[Your instructions] Retype the records below from their first line through the line containing "- un accompagnement", and include nothing else.

[Material shown]
══════════════════════════════
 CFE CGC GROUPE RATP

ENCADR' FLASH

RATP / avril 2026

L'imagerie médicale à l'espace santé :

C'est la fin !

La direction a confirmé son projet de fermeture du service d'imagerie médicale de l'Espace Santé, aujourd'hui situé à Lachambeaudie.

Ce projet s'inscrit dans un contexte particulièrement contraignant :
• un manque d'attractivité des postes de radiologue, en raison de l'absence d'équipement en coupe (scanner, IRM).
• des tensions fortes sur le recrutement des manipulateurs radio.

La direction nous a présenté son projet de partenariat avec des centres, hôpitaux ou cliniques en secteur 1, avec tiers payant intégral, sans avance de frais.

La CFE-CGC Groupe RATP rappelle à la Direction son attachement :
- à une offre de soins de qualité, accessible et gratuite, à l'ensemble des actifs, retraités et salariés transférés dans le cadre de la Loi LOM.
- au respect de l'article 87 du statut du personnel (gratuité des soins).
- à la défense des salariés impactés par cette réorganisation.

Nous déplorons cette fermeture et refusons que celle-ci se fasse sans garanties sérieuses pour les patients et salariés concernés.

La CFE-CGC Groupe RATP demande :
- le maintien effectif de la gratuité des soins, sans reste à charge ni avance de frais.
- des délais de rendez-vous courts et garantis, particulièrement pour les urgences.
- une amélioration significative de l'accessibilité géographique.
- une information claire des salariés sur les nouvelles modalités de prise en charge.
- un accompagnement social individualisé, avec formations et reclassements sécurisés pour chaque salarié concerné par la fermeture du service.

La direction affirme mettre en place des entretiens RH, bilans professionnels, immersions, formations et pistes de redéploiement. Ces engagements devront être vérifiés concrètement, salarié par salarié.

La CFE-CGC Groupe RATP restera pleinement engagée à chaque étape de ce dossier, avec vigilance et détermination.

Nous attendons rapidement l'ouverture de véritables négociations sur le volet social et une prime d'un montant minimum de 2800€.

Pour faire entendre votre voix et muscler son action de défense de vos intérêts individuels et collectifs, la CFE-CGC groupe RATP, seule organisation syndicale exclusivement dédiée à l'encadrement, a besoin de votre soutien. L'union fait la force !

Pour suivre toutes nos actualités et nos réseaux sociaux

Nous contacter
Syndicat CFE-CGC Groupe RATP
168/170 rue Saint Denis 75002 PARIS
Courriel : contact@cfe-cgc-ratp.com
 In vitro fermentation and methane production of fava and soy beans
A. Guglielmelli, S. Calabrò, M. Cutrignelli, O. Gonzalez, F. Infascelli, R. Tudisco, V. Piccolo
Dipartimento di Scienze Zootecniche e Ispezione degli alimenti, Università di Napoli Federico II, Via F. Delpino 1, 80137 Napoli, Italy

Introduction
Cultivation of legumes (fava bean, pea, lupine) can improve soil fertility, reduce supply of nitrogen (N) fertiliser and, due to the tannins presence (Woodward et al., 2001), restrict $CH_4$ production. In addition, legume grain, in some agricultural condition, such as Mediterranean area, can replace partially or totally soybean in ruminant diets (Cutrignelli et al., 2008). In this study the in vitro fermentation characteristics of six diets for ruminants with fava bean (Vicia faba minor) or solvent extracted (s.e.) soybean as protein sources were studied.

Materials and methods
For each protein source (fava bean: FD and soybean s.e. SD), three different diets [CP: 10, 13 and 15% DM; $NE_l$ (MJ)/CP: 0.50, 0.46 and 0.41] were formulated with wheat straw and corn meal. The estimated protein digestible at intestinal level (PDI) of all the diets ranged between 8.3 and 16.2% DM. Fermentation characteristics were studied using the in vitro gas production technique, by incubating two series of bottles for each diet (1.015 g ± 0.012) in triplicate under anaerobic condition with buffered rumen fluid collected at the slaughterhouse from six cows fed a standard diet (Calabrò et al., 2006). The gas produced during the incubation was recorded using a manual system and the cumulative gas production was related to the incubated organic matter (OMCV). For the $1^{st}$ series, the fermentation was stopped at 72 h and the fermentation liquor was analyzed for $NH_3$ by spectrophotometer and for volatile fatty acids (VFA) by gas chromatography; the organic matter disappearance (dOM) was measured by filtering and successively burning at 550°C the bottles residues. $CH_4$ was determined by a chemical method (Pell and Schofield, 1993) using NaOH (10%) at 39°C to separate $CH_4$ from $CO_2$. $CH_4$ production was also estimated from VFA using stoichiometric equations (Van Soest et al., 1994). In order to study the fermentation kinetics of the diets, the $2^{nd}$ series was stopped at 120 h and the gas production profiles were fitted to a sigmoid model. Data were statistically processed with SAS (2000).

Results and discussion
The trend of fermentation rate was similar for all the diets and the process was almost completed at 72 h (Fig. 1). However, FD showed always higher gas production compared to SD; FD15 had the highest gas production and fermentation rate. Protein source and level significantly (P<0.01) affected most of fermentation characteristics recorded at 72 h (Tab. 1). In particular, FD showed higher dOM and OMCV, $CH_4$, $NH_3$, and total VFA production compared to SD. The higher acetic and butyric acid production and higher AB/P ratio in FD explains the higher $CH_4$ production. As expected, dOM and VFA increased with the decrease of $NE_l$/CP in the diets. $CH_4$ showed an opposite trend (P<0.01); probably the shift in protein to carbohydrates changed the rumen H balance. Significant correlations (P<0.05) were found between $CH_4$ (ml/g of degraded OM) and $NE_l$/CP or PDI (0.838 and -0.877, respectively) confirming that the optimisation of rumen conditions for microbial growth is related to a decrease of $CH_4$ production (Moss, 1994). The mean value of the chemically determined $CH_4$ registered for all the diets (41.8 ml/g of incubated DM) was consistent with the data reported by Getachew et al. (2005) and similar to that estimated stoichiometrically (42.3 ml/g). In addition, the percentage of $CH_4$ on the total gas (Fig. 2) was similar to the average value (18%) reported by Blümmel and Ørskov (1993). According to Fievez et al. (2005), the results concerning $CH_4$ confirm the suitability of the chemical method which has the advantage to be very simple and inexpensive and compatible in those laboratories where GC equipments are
══════════════════════════════
[Answer space]
 CFE CGC GROUPE RATP

ENCADR' FLASH

RATP / avril 2026

L'imagerie médicale à l'espace santé :

C'est la fin !

La direction a confirmé son projet de fermeture du service d'imagerie médicale de l'Espace Santé, aujourd'hui situé à Lachambeaudie.

Ce projet s'inscrit dans un contexte particulièrement contraignant :
• un manque d'attractivité des postes de radiologue, en raison de l'absence d'équipement en coupe (scanner, IRM).
• des tensions fortes sur le recrutement des manipulateurs radio.

La direction nous a présenté son projet de partenariat avec des centres, hôpitaux ou cliniques en secteur 1, avec tiers payant intégral, sans avance de frais.

La CFE-CGC Groupe RATP rappelle à la Direction son attachement :
- à une offre de soins de qualité, accessible et gratuite, à l'ensemble des actifs, retraités et salariés transférés dans le cadre de la Loi LOM.
- au respect de l'article 87 du statut du personnel (gratuité des soins).
- à la défense des salariés impactés par cette réorganisation.

Nous déplorons cette fermeture et refusons que celle-ci se fasse sans garanties sérieuses pour les patients et salariés concernés.

La CFE-CGC Groupe RATP demande :
- le maintien effectif de la gratuité des soins, sans reste à charge ni avance de frais.
- des délais de rendez-vous courts et garantis, particulièrement pour les urgences.
- une amélioration significative de l'accessibilité géographique.
- une information claire des salariés sur les nouvelles modalités de prise en charge.
- un accompagnement social individualisé, avec formations et reclassements sécurisés pour chaque salarié concerné par la fermeture du service.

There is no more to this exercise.